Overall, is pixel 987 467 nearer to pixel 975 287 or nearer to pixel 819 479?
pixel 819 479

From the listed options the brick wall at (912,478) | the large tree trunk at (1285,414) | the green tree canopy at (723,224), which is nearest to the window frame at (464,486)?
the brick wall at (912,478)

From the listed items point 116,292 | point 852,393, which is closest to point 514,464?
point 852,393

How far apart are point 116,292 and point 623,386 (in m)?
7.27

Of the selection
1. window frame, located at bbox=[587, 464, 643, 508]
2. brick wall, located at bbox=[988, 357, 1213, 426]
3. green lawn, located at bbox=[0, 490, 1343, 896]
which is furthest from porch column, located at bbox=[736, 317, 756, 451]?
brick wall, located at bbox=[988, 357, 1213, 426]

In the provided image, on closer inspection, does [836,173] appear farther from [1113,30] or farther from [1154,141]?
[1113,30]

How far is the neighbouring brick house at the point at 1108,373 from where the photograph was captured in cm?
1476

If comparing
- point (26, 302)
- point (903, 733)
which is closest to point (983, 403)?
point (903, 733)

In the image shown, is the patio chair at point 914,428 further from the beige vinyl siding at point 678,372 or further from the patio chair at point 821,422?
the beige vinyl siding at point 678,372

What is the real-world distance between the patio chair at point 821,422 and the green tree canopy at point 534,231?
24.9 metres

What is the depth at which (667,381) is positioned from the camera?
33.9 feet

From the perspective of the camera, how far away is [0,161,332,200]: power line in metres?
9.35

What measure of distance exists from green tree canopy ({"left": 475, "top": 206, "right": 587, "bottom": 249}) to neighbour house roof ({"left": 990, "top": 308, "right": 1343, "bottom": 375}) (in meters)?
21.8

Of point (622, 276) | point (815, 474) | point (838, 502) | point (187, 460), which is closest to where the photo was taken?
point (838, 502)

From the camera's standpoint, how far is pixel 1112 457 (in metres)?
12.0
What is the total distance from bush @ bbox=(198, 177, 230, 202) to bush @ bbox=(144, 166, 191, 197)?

## Task objective
Take the line in which "In the provided" occurs and each subsequent line through the end; give these lines again without alteration.

## Worked answer
In the provided image, on closer inspection, does [836,173] appear farther from [1113,30] or farther from [1154,141]?
[1113,30]

How far is the neighbouring brick house at the point at 1108,373 from where the photograph was captured in cm?
1476

If comparing
- point (26, 302)
- point (903, 733)
which is closest to point (983, 403)?
point (903, 733)

In the image shown, is the patio chair at point 914,428 further from the beige vinyl siding at point 678,372 or further from the patio chair at point 821,422?
the beige vinyl siding at point 678,372

What is the real-world distance between the patio chair at point 821,422 and the green tree canopy at point 534,231?
24.9 metres

What is the depth at which (667,381) is positioned from the camera?
33.9 feet

From the perspective of the camera, how far away is [0,161,332,200]: power line in metres?
9.35

What measure of distance exists from green tree canopy ({"left": 475, "top": 206, "right": 587, "bottom": 249}) to neighbour house roof ({"left": 990, "top": 308, "right": 1343, "bottom": 375}) (in meters)?
21.8

Of point (622, 276) | point (815, 474) | point (838, 502) | point (187, 460), which is closest to where the photo was taken?
point (838, 502)

From the camera's standpoint, how far is pixel 1112 457 (in metres)?
12.0
What is the total distance from bush @ bbox=(198, 177, 230, 202) to bush @ bbox=(144, 166, 191, 197)?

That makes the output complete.